You can’t really go out and look at people to make that judgment, you have to look at what the data says. She was really angry at me because that was her feeling. But I said we can’t talk about this like it’s a fact, because it’s not. Even though everyone says so, it doesn’t mean that it’s true.

That’s what I love about data journalism — you can go in and both break myths but also find out if it is true. You can have a feeling that the Home Counties [Editor’s Note: The Home Counties are the counties surrounding Greater London — typically populated by the upper-middle-class] or rich privileged white kids are overrepresented at the top universities in the UK, but it’s better if you can show them the numbers, because if you don’t, you can’t do anything about it.

What issues are currently piquing your interest?

I want to explore the different conditions people have, not just kids but also adults. Recently, I was taken aback because, not only our conservative party but also the social democrats, which has always been a party from the left, were using very harsh words when it came to the asylum seekers in Sweden.

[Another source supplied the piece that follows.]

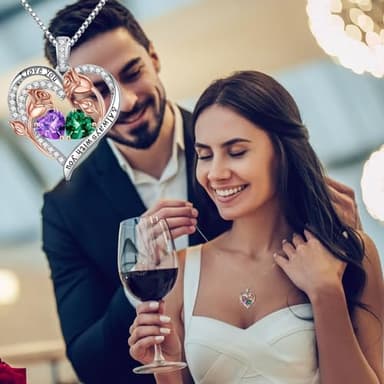 Iefil Anniversary Women Gifts - Romantic Gifts for Her, Anniversary Birthday Day Gift for Her, February October Birthstone Necklace, Amethyst Sapphire Jewelry, Rose Heart Necklace - Image 4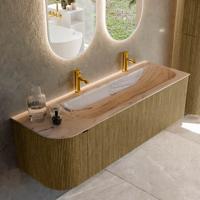 Badmeubel Mondiaz Kurve-Dlux | 145 cm | Meubelkleur Dusk | Wastafelkleur Arena | Solid surface | Wasbak rechter zijde spoelbak | 2 kraangaten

I was astounded. I’d been in the UK for three years, and I followed the news but you can’t follow everything, so I was really astounded when I got back. I think one of the things that we are forgetting, and this might sound old-fashioned, is that people come from different circumstances, that could be a lack of money, or language or culture. Sweden is a very equal place. We pay a lot of taxes, because you shouldn’t earn that much money and because schools are free, roads are free, all those kinds of things.

I think we are getting more, we call it a two-thirds society, where one third has everything and two-thirds have very little, and I find that very interesting. I’d like to look at that more, at demographic data.

One of the things I’ve thought about, I come from a small town, rural, I grew up on a farm out in the middle of nowhere, with a very small high school, and I’ve wondered, would I be able to do what I’ve done if I were brought up now? Would my teachers have encouraged me to do things? Is there a difference now? I think there is. It’s much harder today than it was when I was growing up to even out the different circumstances that we have, which I think is one of the things society should do.

So, that’s a bit old-fashioned, but that’s a story I want to look into once we get out of the elections.

Anything on the technical side? In an interview with GIJN, you mentioned unstructured data (such as text or multimedia presentations that aren’t organized in a pre-defined data model such as a database or a spreadsheet) as the next frontier. What are you up to?

I would like to be better at getting data out of free text, to use scraping and programming to find patterns. For instance, court documents are just stored as PDFs in Sweden. What kind of stories could we do if we had access to a large quantity of those? Are there differences in judging or sentencing?  Also working with the documents of the Panama and Paradise projects has made me think a lot about unstructured data and what could be made if we had more knowledge in processing text. But before anything else, I have to get through the Swedish election in September.